Some Trump allies argue that Kushner, who continues to monitor implementation of the First Step Act, is unlikely to persuade media personalities and Democratic lawmakers who support either to credit Trump with working across the aisle to get the measure passed.
“Jones was happy with Trump for a day. That’s all Trump got,” said the person close to Trump, referring to the liberal CNN pundit and former Obama adviser, who once described the First Step Act as “a Christmas miracle.” Jones did attend a White House summit on prison reform this April – months after the bill passed – and recently met with Kushner to discuss its impact.
Jones, who cofounded the bipartisan criminal justice reform nonprofit #cut50, noted that he’s continued to sing Trump’s praises on the topic, including in a recent interview with CNN where he celebrated Trump’s role in signing the First Step Act into law. He said he received “a very positive” direct message from the president afterwards, “saying he was proud of what I had said.”
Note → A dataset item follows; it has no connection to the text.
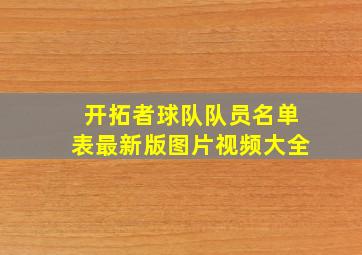 开拓者球队队员名单表最新版图片视频大全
“There’s always been a bunch of people in the building, they didn’t like it before, during or after, and they’ve always been able to leak out anonymous bullshit quotes that then very quickly have egg on their faces because Trump does something else positive in this direction of throws in another line in a speech,” said Jones, who confirmed that Trump has been frustrated with the lack of credit he’s received.
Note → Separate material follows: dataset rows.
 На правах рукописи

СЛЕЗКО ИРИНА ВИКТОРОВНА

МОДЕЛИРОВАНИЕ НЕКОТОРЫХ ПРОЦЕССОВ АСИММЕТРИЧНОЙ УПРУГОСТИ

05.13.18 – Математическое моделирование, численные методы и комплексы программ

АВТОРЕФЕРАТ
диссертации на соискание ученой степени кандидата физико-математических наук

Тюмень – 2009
“The only thing that’s disappointing to President Trump here is the same media, political pundits and elected officials that talked about the vital importance of criminal justice reform for decades fell silent and refused to give credit to the only one who was able to deliver: Donald Trump,” the White House official countered.
Some Trump allies worry that the more the president talks about criminal justice reform, the more vulnerable he becomes if a prisoner released early under the restructured sentencing guidelines is ever accused of committing another crime. When Republicans battled over criminal justice reform last fall, a small group of conservative senators who ultimately opposed the bill warned Trump of the dire consequences he could face if an inmate who won early release became a repeat offender.
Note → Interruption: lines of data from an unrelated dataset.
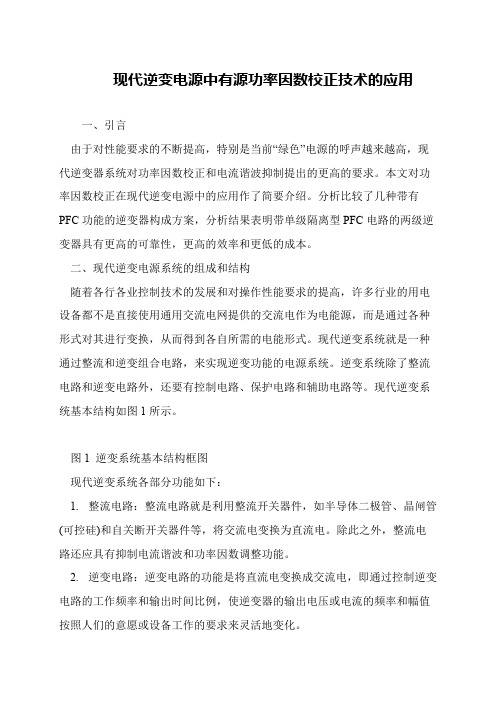 现代逆变电源中有源功率因数校正技术的应用

一、引言

由于对性能要求的不断提高，特别是当前“绿色”电源的呼声越来越高，现代逆变器系统对功率因数校正和电流谐波抑制提出的更高的要求。本文对功率因数校正在现代逆变电源中的应用作了简要介绍。分析比较了几种带有PFC功能的逆变器构成方案，分析结果表明带单级隔离型PFC电路的两级逆变器具有更高的可靠性，更高的效率和更低的成本。

二、现代逆变电源系统的组成和结构

随着各行各业控制技术的发展和对操作性能要求的提高，许多行业的用电设备都不是直接使用通用交流电网提供的交流电作为电能源，而是通过各种形式对其进行变换，从而得到各自所需的电能形式。现代逆变系统就是一种通过整流和逆变组合电路，来实现逆变功能的电源系统。逆变系统除了整流电路和逆变电路外，还要有控制电路、保护电路和辅助电路等。现代逆变系统基本结构如图1所示。

图1 逆变系统基本结构框图

现代逆变系统各部分功能如下：

1. 整流电路：整流电路就是利用整流开关器件，如半导体二极管、晶闸管(可控硅)和自关断开关器件等，将交流电变换为直流电。除此之外，整流电路还应具有抑制电流谐波和功率因数调整功能。

2. 逆变电路：逆变电路的功能是将直流电变换成交流电，即通过控制逆变电路的工作频率和输出时间比例，使逆变器的输出电压或电流的频率和幅值按照人们的意愿或设备工作的要求来灵活地变化。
“You let people out of jail early, commute sentences, something bad happens because of this effort [and] it’s going to be one more egg on their face – or even worse, blood on their hands,” said a former Senate Republican staffer.
Another GOP aide pointed to a negative ad campaign Republican gubernatorial candidate Eddie Rispone recently launched against Louisiana Gov. John Bel Edwards over his support for statewide sentencing reform. The ad accuses Edwards of putting “dangerous” and “violent” ex-felons “back on our streets where they robbed, attacked, [and] murdered.” A person familiar with the ad buy said it was prompted by the September arrest of a Louisiana man on burglary charges who was released early last year as part of a parole reform bill passed by the state legislature in 2016.
“Any smart political person would not go out bragging that they let criminals out of jail,” the GOP aide said.